== Gegeven opdracht 1 ==
Tel in de lijst hieronder het aantal regels waarin het woord "lawn" voorkomt en geef alleen dat getal.

== Tekstfragment ==
────
Verrekening van inkomsten 1. Op de in deze paragraaf bedoelde uitkering strekken de door de betrokkene en diens partner verkregen inkomsten uit welken hoofde dan ook, exclusief daadwerkelijke inkomsten uit vermogen tot € 2.000, in mindering. 2. De betrokkene is verplicht DVAP alle informatie te verstrekken die nodig is om te beoordelen of en in hoeverre verrekening dient plaats te vinden.
80
3. Wanneer de betrokkene, na een herhaald verzoek van DVAP, in gebreke blijft de in lid 2 bedoelde informatie te verstrekken, schort DVAP de betaling van de uitkering op totdat de informatie alsnog verstrekt is. Art. 15.
Kosten 1. De kosten van de uitkering worden gedurende het eerste jaar van de uitkeringsperiode gedragen door de gemeente of het deputaatschap waaraan de betrokken predikant laatstelijk verbonden was en bij gebreke daarvan door deputaten onderlinge bijstand en advies. Na het eerste jaar komen de kosten voor rekening van laatstgenoemd deputaatschap, doch ten hoogste tot het bedrag dat door DVAP als uitkering is geadviseerd. Een eventueel surplus komt voor rekening van de classis of het deputaatschap dat de uitkering op een hoger bedrag heeft vastgesteld dan door DVAP is geadviseerd.
4 Begeleiding Art. 16.
Begeleiding 1. DVAP begeleidt de in artikel 3.1 bedoelde predikanten naar ander (ambts) werk. DVAP begeleidt tevens de in artikel 10.1 bedoelde gewezen predikanten, op hun verzoek, naar ander werk wanneer zij voldoen aan de voorwaarden in artikel 10.2 genoemd, met dien verstande dat zij niet in aanmerking komen voor de vergoeding van opleidingskosten als bedoeld in artikel 18. 2. De begeleiding is er op gericht dat de betrokkene op zo kort mogelijke termijn een passend beroep als bedoeld in artikel 4 of 6 K.O. dan wel andere passende arbeid kan aanvaarden. 3. De begeleiding bestaat uit: a. persoonlijke (echter niet de pastorale) begeleiding van de betrokkene; b. het gezamenlijk verkennen van de mogelijkheden om het in lid 2 gestelde doel te bereiken; c. het zonodig verkennen van de mogelijkheid, wenselijkheid en/of noodzakelijkheid van bij- of omscholing; d. alle overige activiteiten die naar het oordeel van DVAP nodig zijn om het in lid 2 omschreven doel te bereiken. 4. De begeleiding vangt aan op een zo vroeg mogelijk in overleg met de betrokkene vastgesteld moment, doch niet later dan 3 maanden na het ontstaan van het recht op uitkering. Voor een gerepatrieerde predikant zal gelden dat de begeleiding – in overleg met hem - kort na beëindiging van het repatriëringsverlof waarop hij recht heeft, aanvangt, maar in ieder geval niet later dan zes maanden daarna. 5. DVAP kan bij de begeleiding desgewenst de hulp van deskundige derden inroepen.
81
Art. 17.
────
Gegevens met ruimtelijke vragen:
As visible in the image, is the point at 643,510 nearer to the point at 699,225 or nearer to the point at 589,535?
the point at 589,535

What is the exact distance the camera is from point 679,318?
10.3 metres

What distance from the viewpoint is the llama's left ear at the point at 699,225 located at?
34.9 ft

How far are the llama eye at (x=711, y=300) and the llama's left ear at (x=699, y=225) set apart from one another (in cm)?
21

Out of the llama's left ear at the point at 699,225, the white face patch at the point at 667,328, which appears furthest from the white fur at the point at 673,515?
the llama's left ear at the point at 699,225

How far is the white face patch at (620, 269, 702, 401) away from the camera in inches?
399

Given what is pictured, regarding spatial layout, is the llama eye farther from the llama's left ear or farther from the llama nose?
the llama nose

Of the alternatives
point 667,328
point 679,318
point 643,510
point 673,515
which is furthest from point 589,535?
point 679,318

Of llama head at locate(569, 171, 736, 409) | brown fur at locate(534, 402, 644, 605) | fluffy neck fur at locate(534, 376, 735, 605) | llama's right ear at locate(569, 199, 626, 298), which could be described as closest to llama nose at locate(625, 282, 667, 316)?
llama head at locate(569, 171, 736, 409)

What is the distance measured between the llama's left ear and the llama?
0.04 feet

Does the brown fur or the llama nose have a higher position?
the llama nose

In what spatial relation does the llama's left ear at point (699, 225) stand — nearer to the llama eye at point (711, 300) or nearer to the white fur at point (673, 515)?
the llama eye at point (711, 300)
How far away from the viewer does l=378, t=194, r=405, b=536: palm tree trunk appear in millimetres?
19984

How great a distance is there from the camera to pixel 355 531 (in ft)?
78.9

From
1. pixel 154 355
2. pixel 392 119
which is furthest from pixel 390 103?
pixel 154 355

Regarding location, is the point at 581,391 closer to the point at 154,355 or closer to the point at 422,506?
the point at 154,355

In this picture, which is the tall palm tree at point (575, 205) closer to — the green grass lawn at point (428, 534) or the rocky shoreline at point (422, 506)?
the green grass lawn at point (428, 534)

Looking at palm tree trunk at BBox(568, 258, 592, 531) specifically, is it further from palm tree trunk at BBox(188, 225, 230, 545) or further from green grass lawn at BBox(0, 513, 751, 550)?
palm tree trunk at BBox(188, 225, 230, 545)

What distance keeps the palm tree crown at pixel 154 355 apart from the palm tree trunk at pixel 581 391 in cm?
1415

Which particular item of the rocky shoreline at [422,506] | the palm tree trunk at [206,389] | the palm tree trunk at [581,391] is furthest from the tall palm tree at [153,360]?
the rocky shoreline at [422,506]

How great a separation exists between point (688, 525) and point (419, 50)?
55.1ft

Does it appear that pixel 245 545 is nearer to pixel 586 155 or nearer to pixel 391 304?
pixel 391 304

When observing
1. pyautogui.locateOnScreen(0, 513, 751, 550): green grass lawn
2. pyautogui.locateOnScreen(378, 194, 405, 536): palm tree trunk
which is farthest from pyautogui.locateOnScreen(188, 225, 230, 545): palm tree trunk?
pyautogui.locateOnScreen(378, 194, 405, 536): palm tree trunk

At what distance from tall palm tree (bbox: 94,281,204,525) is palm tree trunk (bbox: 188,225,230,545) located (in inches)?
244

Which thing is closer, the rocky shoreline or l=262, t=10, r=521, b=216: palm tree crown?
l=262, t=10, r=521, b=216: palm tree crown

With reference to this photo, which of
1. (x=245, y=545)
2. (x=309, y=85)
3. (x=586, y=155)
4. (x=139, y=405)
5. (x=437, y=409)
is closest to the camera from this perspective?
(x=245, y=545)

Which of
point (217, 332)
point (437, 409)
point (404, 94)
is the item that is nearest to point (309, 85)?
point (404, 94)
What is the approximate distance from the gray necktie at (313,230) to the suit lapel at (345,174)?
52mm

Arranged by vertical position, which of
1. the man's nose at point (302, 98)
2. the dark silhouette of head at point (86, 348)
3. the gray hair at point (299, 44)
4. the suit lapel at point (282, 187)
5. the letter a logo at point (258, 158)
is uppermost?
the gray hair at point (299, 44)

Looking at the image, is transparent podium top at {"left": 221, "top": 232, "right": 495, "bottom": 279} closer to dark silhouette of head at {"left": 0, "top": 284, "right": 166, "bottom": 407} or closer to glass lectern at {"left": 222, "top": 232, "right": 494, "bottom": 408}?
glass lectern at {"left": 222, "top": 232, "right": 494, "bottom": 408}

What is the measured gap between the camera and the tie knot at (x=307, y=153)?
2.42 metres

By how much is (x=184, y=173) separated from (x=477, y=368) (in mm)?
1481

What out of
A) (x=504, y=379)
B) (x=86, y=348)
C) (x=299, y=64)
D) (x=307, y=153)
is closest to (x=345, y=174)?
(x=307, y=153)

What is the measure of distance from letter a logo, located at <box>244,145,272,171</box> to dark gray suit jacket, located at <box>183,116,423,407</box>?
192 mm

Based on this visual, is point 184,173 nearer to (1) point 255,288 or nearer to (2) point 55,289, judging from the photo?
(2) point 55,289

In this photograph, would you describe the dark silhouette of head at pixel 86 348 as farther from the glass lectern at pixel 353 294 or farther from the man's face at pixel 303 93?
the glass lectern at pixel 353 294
────
== Gegeven opdracht 2 ==
Beantwoord de volgende vragen aan de hand van het tekstfragment hierboven.
(a) Tot welk bedrag worden daadwerkelijke inkomsten uit vermogen niet op de uitkering in mindering gebracht?
(b) Uiterlijk hoeveel maanden na het ontstaan van het recht op uitkering vangt de begeleiding aan?
(c) Wie draagt de kosten van de uitkering gedurende het eerste jaar van de uitkeringsperiode?

== Volledig antwoord 1 ==
4

== Volledig antwoord 2 ==
(a) Tot € 2.000.
(b) Niet later dan 3 maanden.
(c) De gemeente of het deputaatschap waaraan de betrokken predikant laatstelijk verbonden was, en bij gebreke daarvan deputaten onderlinge bijstand en advies.